Armenian-Nazi Collaboration

Yet another historical fact: a fact that for years has been deliberately forgotten, concealed, and wiped from memory - the fact of Armenian-Nazi collaboration. A magazine called Mitteilungsblatt der Deutsch-Armenischen Gesselschaft is the clearest and most definite proof of this collaboration. The magazine was first published in Berlin in 1938 during Nazi rule of Germany and continued publication until the end of 1944. Even the name of the magazine, which implies a declaration of Armenian-Nazi cooperation, is attention getting.

This magazine, every issue of which proves the collaboration, is historically important as documentary evidence. It is a heap of writing that should be an admonition to world opinion and to all mankind. To give specific examples of actions:

In May 1935 the Armenians of Bucharest attacked the Jews of that city, while the Greeks of Salonika attacked the Jews in the August of the same year. During World War II, Armenian volunteers, under the wings of Hitler's Germany, were used in rounding up Jews and other ''undesirables'' destined for the Nazi concentration camps. The Armenians also published a German-language magazine, with fascist and anti-Semitic tendencies, supporting Nazi doctrines directed to the extermination of 'inferior' races .1

This is confirmed by Armenophil Christopher J. Walker, who admits that the Armenians collaborated with the Nazis. According to him, members of the Dashnak Party, then living in the occupied areas, including a number of prominent persons, entertained pro-Axis sympathies. A report in an American magazine went so far as to claim that the Nazis had picked on the Dashnaktsutiun to do fifth-column work, promising the party an autonomous state for its cooperation.
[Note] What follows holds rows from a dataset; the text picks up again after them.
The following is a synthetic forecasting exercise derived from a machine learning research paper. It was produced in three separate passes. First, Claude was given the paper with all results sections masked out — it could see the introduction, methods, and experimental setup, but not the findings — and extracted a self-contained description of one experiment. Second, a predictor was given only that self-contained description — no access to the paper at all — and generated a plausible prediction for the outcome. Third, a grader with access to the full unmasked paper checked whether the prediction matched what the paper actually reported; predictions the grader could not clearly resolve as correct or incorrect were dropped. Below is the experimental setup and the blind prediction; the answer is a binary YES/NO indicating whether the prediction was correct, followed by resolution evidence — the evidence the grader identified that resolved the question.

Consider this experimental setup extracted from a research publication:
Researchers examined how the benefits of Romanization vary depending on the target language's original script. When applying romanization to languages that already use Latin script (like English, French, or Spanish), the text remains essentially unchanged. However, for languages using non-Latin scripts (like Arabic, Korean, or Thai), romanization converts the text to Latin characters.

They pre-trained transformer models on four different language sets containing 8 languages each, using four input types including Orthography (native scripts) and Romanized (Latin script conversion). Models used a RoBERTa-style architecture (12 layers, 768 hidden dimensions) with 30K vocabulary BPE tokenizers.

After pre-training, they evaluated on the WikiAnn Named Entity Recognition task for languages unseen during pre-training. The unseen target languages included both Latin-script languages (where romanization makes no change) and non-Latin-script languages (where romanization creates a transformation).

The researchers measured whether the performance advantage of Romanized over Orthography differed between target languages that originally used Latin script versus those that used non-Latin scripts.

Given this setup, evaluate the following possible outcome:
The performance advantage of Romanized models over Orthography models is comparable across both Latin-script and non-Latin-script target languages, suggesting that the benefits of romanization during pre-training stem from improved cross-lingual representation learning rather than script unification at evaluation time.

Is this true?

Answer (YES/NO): NO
Walker goes on to claim that relations between the Nazis and the Dashnaks living in the occupied areas were close and active. On 30 December 1941 an Armenian battalion was formed by a decision of the Army Command (Wehrmacht), known as the 'Armenian 812th Battalion'. It was commanded by Dro, and was made up of a small number of committed recruits, and a larger number of Armenians. Early on, the total number of recruits was 8,000; this number later grew to 30,000. The 812th Battalion was operational in Crimea and the North Caucasus (These are the dates and numbers given by Walker).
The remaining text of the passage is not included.